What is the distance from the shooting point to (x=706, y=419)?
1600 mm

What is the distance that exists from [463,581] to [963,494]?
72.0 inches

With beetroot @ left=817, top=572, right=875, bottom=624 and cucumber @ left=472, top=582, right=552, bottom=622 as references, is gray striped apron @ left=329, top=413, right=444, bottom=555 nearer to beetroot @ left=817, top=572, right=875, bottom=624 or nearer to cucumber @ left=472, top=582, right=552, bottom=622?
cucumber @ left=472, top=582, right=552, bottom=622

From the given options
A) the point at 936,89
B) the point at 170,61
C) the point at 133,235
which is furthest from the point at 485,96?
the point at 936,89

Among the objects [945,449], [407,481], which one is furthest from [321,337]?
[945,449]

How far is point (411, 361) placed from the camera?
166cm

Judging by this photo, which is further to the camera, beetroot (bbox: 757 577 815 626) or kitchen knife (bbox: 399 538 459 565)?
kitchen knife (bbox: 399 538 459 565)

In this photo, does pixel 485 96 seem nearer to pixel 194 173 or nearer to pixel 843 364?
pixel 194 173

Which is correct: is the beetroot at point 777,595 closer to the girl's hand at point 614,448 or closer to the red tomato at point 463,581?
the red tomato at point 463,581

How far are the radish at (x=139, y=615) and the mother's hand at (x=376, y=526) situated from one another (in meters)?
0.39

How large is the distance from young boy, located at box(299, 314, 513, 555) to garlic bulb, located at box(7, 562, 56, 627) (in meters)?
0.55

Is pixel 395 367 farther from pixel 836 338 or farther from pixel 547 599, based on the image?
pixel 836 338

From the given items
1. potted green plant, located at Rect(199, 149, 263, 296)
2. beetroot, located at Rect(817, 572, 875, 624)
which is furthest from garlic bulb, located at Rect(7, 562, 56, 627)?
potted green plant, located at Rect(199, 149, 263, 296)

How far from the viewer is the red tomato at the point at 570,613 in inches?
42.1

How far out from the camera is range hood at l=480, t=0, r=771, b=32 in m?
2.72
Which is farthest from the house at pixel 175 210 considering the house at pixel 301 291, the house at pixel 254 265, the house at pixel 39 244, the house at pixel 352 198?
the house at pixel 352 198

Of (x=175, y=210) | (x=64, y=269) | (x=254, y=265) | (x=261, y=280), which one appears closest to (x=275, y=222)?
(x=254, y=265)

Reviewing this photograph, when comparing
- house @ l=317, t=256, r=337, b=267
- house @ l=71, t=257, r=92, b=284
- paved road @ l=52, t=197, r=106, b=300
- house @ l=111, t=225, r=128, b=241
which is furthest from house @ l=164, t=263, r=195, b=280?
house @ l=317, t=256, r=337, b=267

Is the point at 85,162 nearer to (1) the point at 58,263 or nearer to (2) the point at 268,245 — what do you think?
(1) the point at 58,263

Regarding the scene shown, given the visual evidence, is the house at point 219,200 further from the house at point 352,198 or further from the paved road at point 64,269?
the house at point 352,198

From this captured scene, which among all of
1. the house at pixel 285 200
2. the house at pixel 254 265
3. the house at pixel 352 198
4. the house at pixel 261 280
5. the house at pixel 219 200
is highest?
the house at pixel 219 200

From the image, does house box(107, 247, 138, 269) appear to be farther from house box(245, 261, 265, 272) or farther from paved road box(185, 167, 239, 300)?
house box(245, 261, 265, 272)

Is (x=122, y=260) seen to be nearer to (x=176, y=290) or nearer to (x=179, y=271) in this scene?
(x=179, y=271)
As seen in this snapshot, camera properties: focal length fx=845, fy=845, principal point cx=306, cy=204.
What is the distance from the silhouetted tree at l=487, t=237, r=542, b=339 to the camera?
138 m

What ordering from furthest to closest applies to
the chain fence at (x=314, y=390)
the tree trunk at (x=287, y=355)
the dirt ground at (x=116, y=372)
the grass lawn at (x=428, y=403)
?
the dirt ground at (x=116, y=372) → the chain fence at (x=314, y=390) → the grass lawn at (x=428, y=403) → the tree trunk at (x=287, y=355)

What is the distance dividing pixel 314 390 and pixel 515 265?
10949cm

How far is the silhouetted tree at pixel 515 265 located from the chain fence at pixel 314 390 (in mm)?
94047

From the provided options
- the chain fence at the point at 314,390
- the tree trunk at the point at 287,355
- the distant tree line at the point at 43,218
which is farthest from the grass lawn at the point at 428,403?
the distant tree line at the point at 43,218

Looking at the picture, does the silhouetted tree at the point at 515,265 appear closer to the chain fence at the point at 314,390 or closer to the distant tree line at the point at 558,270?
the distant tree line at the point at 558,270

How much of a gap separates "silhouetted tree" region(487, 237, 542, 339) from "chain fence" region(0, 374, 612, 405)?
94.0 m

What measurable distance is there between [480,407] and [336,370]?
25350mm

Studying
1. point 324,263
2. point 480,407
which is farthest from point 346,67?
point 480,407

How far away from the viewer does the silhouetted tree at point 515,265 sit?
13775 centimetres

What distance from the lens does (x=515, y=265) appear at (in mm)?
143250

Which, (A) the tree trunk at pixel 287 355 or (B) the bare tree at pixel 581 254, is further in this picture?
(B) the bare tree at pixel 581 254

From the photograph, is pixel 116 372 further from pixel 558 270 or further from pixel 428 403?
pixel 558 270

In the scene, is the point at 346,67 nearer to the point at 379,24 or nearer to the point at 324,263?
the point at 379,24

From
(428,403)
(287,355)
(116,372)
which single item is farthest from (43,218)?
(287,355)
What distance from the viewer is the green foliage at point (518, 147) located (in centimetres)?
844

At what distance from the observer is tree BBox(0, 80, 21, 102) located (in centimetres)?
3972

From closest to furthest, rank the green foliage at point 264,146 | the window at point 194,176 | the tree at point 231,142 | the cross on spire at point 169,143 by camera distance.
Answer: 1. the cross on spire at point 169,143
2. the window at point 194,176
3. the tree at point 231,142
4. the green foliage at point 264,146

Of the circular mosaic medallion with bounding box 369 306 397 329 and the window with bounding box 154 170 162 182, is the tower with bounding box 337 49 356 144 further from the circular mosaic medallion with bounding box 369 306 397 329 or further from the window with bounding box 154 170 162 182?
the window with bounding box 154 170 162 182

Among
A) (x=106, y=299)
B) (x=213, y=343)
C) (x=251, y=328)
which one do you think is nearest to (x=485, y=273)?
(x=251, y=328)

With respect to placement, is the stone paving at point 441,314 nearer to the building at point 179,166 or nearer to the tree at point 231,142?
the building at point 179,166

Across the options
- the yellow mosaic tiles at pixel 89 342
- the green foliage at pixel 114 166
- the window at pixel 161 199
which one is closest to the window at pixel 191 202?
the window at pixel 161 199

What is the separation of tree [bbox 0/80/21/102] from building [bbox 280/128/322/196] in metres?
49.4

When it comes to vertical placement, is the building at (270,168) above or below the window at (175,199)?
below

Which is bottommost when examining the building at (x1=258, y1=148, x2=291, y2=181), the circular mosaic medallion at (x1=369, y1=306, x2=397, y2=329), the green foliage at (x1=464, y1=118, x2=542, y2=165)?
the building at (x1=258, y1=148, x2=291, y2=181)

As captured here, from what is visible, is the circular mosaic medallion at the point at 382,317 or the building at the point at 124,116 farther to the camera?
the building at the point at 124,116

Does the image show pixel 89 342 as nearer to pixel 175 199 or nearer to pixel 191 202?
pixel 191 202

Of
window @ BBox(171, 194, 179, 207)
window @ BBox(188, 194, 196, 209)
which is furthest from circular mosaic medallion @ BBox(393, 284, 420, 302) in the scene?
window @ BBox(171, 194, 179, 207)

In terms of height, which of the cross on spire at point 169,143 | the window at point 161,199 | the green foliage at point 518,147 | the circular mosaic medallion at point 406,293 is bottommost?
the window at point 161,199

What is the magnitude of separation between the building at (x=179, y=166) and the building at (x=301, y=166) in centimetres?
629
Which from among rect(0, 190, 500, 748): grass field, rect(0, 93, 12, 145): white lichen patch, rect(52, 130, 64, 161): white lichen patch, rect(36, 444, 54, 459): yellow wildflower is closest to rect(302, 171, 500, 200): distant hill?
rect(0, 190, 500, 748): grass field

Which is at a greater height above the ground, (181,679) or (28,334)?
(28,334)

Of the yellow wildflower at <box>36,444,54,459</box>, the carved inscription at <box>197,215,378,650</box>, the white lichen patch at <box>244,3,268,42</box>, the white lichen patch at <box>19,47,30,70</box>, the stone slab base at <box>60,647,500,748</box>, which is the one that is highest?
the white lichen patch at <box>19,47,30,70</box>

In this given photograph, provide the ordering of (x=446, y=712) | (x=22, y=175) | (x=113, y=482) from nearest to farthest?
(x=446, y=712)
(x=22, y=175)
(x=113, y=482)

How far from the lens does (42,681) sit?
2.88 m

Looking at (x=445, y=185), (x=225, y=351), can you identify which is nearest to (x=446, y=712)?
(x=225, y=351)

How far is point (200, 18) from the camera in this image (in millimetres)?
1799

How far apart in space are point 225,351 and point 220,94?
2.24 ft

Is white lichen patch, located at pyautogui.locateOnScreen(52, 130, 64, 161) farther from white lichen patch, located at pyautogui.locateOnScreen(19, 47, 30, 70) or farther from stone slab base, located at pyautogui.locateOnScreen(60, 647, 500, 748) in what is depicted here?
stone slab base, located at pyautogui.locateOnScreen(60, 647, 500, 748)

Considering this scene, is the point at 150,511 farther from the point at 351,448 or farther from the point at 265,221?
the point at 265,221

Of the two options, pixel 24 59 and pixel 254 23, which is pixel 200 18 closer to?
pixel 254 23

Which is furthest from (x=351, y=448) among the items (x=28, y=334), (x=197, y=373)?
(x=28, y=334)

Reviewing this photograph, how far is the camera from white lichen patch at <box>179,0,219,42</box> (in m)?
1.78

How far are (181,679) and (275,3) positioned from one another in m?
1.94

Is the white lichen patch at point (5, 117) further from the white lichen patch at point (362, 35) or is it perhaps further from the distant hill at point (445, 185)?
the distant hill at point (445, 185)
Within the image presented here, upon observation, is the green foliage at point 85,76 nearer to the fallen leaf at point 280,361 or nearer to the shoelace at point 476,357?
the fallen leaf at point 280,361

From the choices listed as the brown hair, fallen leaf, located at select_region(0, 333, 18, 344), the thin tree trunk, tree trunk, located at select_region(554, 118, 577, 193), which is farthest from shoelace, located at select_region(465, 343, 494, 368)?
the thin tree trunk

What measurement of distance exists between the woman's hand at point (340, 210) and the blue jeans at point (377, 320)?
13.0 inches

◆ Short problem
Only the lines from the one that contains "Reviewing this photograph, how" to the end of the entries above should be given again, exactly and in full.

◆ Result
Reviewing this photograph, how far is the camera from white lichen patch at <box>179,0,219,42</box> (in m)?
1.78

How far are (181,679) and (275,3) positioned from one another in m?
1.94

Is the white lichen patch at point (5, 117) further from the white lichen patch at point (362, 35) or is it perhaps further from the distant hill at point (445, 185)?
the distant hill at point (445, 185)
Within the image presented here, upon observation, is the green foliage at point 85,76 nearer to the fallen leaf at point 280,361 or nearer to the shoelace at point 476,357?
the fallen leaf at point 280,361

From the choices listed as the brown hair, fallen leaf, located at select_region(0, 333, 18, 344), the thin tree trunk, tree trunk, located at select_region(554, 118, 577, 193), which is farthest from shoelace, located at select_region(465, 343, 494, 368)?
the thin tree trunk

What measurement of distance exists between the woman's hand at point (340, 210) and the blue jeans at point (377, 320)?
13.0 inches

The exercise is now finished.